Isilon – The Challenge of Files at Scale

I get a lot of requests to post about iSilon so I hooked up with Ron Steinke, A Technical Staff member of the iSilon Software Engineering to write some guest posts, I would really appreciate the feedback and whether you would like us to write more about iSilon

Scalability is a harder problem for stateful, feature rich solutions. Distributed filesystems are a prime example of this, as coordinating namespace and metadata updates between multiple head nodes presents a challenge not found in block or object storage.

The key is to remember that this challenge must be viewed in the context of the simplification it brings to application development. Application developers choose to use files to simplify the development process, with less concern about what this means for the ultimate deployment of the application at scale. For a process limited by the application development lifecycle, or dependent on third party applications, the tradeoff of utilizing a more complex storage solution is often the right one.

Part of the challenge of file scalability is fully replicating the typical file environment. Any scalability solution which imposes restrictions which aren’t present in the development environment is likely to run against assumptions built into applications. This leads to major headaches, and the burden of solving them usually lands on the storage administrator. A few of the common workarounds for a scalable flat file namespace illustrate these kinds of limitations.
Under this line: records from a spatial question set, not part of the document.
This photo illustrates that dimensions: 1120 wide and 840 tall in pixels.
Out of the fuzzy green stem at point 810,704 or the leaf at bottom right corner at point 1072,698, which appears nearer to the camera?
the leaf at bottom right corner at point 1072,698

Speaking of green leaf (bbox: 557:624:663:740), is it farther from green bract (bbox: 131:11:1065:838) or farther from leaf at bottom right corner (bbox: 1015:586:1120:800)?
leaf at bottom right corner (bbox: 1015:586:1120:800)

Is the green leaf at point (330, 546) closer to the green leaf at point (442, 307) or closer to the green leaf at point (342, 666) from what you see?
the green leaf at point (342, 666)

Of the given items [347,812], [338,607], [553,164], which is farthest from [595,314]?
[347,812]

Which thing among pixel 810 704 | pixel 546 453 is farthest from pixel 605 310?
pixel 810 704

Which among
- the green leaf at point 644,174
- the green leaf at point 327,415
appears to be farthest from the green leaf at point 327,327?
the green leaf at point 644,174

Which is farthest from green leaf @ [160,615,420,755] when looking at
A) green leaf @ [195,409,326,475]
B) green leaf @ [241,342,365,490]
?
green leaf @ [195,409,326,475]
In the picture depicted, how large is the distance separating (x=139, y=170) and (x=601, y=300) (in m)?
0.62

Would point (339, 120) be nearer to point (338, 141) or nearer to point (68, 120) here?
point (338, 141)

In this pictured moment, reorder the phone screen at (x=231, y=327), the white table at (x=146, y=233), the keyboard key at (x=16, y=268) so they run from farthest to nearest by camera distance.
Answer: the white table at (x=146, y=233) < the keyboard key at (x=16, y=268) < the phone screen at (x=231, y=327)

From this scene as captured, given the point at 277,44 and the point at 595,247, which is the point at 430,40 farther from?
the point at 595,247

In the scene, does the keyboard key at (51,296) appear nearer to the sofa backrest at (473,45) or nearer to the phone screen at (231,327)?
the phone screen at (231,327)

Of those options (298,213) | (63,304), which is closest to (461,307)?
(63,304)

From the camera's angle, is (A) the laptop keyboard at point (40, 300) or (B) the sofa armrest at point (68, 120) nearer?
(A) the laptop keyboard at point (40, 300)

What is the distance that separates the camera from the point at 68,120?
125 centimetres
One approach is to have a single node in the storage cluster managing the namespace, with scalability only for file data storage. While this approach may provide some scalability in other kinds of storage, it’s fairly easy to saturate the namespace node with a file workload.

A good example of this approach is default Apache HDFS implementation. While the data is distributed across many nodes, all namespace work (file creation, deletion, rename) is done by a single name node. This is great if you want to read through the contents of a large subset of your data, perform analytics, and aggregate the statistics. It’s less great if your workload is creating a lot of files and moving them around.

Another approach is namespace aggregation, where different parts of the storage array service different parts of the filesystem. This is effectively taking UNIX mount points to their logical conclusion. While this is mostly transparent to applications, it requires administrators to predict how much storage space each individual mount point will require. With dozens or hundreds of individual mount points, this quickly becomes a massive administration headache.

Worse is what happens when you want to reorganize your storage. The storage allocations that were originally made typically reflect the team structure of the organization at the time the storage was purchased. Organizations being what they are, the human structure is going to change. Changing the data within a single mount point involves renaming a few directories. Changes across mount points, or the creation of new mount points, involve data rewrites that will take longer and longer as the scale of your data grows.

Clearly these approaches will work for certain kinds of workflows. Sadly, most storage administrators don’t have control of their users’ workflows, or even good documentation of what those workflows will be. The combination of arbitrary workflows and future scaling requirements ultimately pushes many organizations away from limited solutions.

The alternative is a scale-out filesystem, which looks like a single machine both from the users’ and administrators’ perspective. A scale-out system isolates the logical layout of the filesystem namespace from the physical layout of where the data is stored. All nodes in a scale-out system are peers, avoiding specials roles that may make a particular node a choke point. This parallel architecture also allows each scale-out cluster to grow to meet the users’ needs, allowing storage sizes far larger than any other filesystem platform.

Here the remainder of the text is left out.